> _Exercise directions_: Are you able to retype all the records below exactly?
═════ Dataset records
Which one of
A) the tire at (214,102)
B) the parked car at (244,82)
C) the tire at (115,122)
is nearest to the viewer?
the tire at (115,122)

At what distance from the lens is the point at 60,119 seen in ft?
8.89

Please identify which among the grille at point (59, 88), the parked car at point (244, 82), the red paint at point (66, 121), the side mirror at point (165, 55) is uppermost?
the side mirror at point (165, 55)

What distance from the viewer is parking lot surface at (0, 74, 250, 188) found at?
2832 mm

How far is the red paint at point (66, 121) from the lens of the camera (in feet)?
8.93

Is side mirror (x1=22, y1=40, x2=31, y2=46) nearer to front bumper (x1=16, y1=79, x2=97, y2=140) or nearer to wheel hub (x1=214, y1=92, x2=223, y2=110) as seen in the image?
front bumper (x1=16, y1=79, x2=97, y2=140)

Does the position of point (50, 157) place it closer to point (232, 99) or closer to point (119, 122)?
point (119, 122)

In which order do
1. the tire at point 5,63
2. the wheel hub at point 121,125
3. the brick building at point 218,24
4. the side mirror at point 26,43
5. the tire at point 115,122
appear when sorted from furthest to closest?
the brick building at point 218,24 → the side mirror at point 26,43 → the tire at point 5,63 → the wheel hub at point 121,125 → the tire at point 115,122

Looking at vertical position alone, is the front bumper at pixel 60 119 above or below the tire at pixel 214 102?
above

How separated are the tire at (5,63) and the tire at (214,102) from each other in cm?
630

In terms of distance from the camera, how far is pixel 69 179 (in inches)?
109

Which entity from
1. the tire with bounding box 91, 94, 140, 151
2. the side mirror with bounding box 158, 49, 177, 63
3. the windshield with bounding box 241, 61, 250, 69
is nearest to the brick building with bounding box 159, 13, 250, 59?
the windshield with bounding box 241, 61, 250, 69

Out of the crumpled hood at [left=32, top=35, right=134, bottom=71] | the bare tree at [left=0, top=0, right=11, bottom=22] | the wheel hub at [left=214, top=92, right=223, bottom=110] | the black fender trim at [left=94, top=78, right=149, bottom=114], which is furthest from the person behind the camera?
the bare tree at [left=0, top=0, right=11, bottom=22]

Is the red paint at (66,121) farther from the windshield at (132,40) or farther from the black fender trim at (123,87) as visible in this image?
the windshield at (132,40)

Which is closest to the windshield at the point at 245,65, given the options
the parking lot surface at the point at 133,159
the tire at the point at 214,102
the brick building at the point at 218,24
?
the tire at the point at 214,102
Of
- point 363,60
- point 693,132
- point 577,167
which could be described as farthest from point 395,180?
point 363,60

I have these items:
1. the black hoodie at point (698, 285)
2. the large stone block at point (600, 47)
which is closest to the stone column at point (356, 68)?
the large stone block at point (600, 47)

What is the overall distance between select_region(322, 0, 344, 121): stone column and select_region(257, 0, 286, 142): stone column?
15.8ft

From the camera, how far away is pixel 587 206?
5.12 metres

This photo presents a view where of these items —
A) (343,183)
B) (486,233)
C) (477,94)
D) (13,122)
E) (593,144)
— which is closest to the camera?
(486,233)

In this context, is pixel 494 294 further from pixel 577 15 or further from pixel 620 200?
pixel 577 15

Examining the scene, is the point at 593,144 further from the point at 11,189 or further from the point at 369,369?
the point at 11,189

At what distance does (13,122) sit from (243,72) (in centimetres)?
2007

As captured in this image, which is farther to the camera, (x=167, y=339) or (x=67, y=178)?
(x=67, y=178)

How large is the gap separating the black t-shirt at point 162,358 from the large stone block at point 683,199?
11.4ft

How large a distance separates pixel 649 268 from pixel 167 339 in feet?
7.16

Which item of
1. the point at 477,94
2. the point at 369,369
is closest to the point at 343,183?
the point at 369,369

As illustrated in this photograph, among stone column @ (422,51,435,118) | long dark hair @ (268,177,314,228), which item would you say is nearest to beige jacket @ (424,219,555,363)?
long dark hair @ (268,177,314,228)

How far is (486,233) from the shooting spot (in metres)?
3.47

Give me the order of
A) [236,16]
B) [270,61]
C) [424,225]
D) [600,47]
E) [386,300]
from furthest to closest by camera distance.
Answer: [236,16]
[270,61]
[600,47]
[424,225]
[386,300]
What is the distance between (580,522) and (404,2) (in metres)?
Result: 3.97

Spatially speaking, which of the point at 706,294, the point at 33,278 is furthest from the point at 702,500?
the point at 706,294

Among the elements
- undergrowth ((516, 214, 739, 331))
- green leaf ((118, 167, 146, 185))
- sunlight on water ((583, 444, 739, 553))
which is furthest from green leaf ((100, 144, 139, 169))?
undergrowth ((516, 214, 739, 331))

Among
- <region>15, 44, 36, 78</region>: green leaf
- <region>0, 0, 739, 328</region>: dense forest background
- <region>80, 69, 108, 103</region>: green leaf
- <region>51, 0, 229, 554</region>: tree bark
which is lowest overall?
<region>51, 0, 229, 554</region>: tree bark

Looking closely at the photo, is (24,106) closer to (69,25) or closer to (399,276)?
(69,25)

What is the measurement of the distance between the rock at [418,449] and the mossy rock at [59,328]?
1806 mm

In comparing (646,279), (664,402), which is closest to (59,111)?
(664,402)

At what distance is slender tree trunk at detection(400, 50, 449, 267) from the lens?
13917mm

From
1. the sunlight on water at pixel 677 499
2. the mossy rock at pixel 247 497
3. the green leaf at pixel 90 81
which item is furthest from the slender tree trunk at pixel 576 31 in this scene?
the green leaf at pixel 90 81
══════════
> _Answer_:
Which one of
A) the tire at (214,102)
B) the parked car at (244,82)
C) the tire at (115,122)
is nearest to the viewer?
the tire at (115,122)

At what distance from the lens is the point at 60,119 seen in ft?
8.89

Please identify which among the grille at point (59, 88), the parked car at point (244, 82), the red paint at point (66, 121), the side mirror at point (165, 55) is uppermost?
the side mirror at point (165, 55)

What distance from the viewer is parking lot surface at (0, 74, 250, 188) found at?
2832 mm

How far is the red paint at point (66, 121) from the lens of the camera (in feet)?
8.93

Is side mirror (x1=22, y1=40, x2=31, y2=46) nearer to front bumper (x1=16, y1=79, x2=97, y2=140) or nearer to wheel hub (x1=214, y1=92, x2=223, y2=110) as seen in the image?
front bumper (x1=16, y1=79, x2=97, y2=140)

Does the position of point (50, 157) place it closer to point (232, 99) or closer to point (119, 122)?
point (119, 122)

In which order do
1. the tire at point 5,63
2. the wheel hub at point 121,125
3. the brick building at point 218,24
4. the side mirror at point 26,43
5. the tire at point 115,122
appear when sorted from furthest to closest?
the brick building at point 218,24 → the side mirror at point 26,43 → the tire at point 5,63 → the wheel hub at point 121,125 → the tire at point 115,122

Looking at vertical position alone, is the front bumper at pixel 60 119 above or below the tire at pixel 214 102?
above

How separated are the tire at (5,63) and the tire at (214,102) from each other in cm?
630

In terms of distance from the camera, how far is pixel 69 179 (in inches)?
109

Which entity from
1. the tire with bounding box 91, 94, 140, 151
2. the side mirror with bounding box 158, 49, 177, 63
3. the windshield with bounding box 241, 61, 250, 69
is nearest to the brick building with bounding box 159, 13, 250, 59?
the windshield with bounding box 241, 61, 250, 69

Out of the crumpled hood at [left=32, top=35, right=134, bottom=71] | the bare tree at [left=0, top=0, right=11, bottom=22] | the wheel hub at [left=214, top=92, right=223, bottom=110] | the black fender trim at [left=94, top=78, right=149, bottom=114], which is furthest from the person behind the camera?
the bare tree at [left=0, top=0, right=11, bottom=22]

Is the red paint at (66,121) farther from the windshield at (132,40) or farther from the black fender trim at (123,87) as visible in this image?
the windshield at (132,40)

Which is closest to the windshield at the point at 245,65, given the options
the parking lot surface at the point at 133,159
the tire at the point at 214,102
the brick building at the point at 218,24
?
the tire at the point at 214,102
Of
- point 363,60
- point 693,132
- point 577,167
which could be described as farthest from point 395,180?
point 363,60

I have these items:
1. the black hoodie at point (698, 285)
2. the large stone block at point (600, 47)
which is closest to the stone column at point (356, 68)?
the large stone block at point (600, 47)

What is the overall distance between select_region(322, 0, 344, 121): stone column and select_region(257, 0, 286, 142): stone column?
15.8ft

From the camera, how far away is pixel 587 206?
5.12 metres

This photo presents a view where of these items —
A) (343,183)
B) (486,233)
C) (477,94)
D) (13,122)
E) (593,144)
— which is closest to the camera?
(486,233)

In this context, is pixel 494 294 further from pixel 577 15 or further from pixel 620 200?
pixel 577 15

Examining the scene, is the point at 593,144 further from the point at 11,189 or further from the point at 369,369?
the point at 11,189

At what distance does (13,122) sit from (243,72) (in centimetres)?
2007

As captured in this image, which is farther to the camera, (x=167, y=339) or (x=67, y=178)?
(x=67, y=178)

How large is the gap separating the black t-shirt at point 162,358 from the large stone block at point 683,199?
11.4ft

How large a distance separates pixel 649 268 from pixel 167 339 in feet?
7.16

Which item of
1. the point at 477,94
2. the point at 369,369
is closest to the point at 343,183?
the point at 369,369

As illustrated in this photograph, among stone column @ (422,51,435,118) | long dark hair @ (268,177,314,228), which item would you say is nearest to beige jacket @ (424,219,555,363)?
long dark hair @ (268,177,314,228)

How far is (486,233) from the shooting spot (in metres)?
3.47

Give me the order of
A) [236,16]
B) [270,61]
C) [424,225]
D) [600,47]
E) [386,300]
from furthest to closest by camera distance.
Answer: [236,16]
[270,61]
[600,47]
[424,225]
[386,300]
What is the distance between (580,522) and (404,2) (in metres)?
Result: 3.97

Spatially speaking, which of the point at 706,294, the point at 33,278 is furthest from the point at 702,500?
the point at 706,294

Among the elements
- undergrowth ((516, 214, 739, 331))
- green leaf ((118, 167, 146, 185))
- sunlight on water ((583, 444, 739, 553))
which is furthest from green leaf ((100, 144, 139, 169))?
undergrowth ((516, 214, 739, 331))

Among
- <region>15, 44, 36, 78</region>: green leaf
- <region>0, 0, 739, 328</region>: dense forest background
- <region>80, 69, 108, 103</region>: green leaf
- <region>51, 0, 229, 554</region>: tree bark
which is lowest overall?
<region>51, 0, 229, 554</region>: tree bark

Looking closely at the photo, is (24,106) closer to (69,25) or closer to (399,276)?
(69,25)

What is the measurement of the distance between the rock at [418,449] and the mossy rock at [59,328]?
1806 mm

In comparing (646,279), (664,402), which is closest to (59,111)?
(664,402)

At what distance is slender tree trunk at detection(400, 50, 449, 267) from the lens?
13917mm

From
1. the sunlight on water at pixel 677 499
2. the mossy rock at pixel 247 497
3. the green leaf at pixel 90 81
which item is furthest from the slender tree trunk at pixel 576 31 in this scene?
the green leaf at pixel 90 81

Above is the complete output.